Dünyada bizleri her türlü kötülüklerden ve günahlardan koruyup, rızkımızın bereketlenmesini sağlayacak olan ibadetlerin başında namaz geldiği gibi, Allah'ın rızasını kazandırıp bizlere cennetin yollarını açacak olan da namazdır. Peygamberimiz "Namaz üzerine farz olduktan sonra düzenli ve güzel bir şekilde namazını kılan bir Müslüman'a beş tane müjde vardır" buyurur 1- Dünyada geçim sıkıntısı çekmez (Rabbim ona hiç ummadığı yerlerden rızıklar halk eder anlamındadır.) 2- Ölürken ölüm acısı ve ızdırabı duymaz. 3- Ölürken kıldığı namazlar onun etrafına bir kale, kalkan olur, şeytanla irtibatı keserek son nefesinde şeytanın onu kandırmasına fırsat vermez. (Dualarımızda hani hep deriz ya, Allah'ım son nefesimizde imanla, Kur'an la, Kelime-i şahadeti getirerek ruhumuzu teslim etmeyi bizlere nasip et diye) 4- Hiçbir gölgenin olmadığı o dehşetli mahşer gününde,  arşın gölgesinde gölgelendirilir. 5- Sıratı yel gibi geçer ve cennete girer.
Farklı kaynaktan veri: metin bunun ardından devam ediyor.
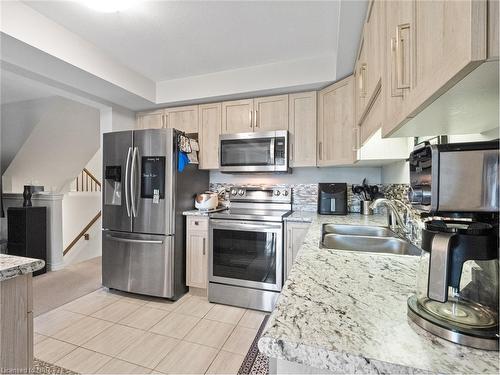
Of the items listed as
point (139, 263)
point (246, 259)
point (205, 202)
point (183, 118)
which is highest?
point (183, 118)

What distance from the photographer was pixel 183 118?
2984 millimetres

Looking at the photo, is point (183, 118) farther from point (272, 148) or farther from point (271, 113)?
point (272, 148)

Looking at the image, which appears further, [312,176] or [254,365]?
[312,176]

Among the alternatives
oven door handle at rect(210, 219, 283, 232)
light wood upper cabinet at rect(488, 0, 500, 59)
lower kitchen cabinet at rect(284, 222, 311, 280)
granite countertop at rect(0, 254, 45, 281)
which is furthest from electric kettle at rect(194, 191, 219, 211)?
light wood upper cabinet at rect(488, 0, 500, 59)

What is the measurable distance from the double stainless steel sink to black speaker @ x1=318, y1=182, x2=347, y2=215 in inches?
26.0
Ey Rabbimiz bizleri dünyada ki bu imtihan sürecinde fani dünyaya aldanıpta ahiretini ihmal eden kullardan kılma. Bizi bize bırakma. Nefsimizin ve şeytanın her türlü hile, tuzak ve vesveselerinden sana sığınırız. Bizleri ve ehlimizi senin emri ilahine uygun olarak yaşamını sürdüren kullarından eyle.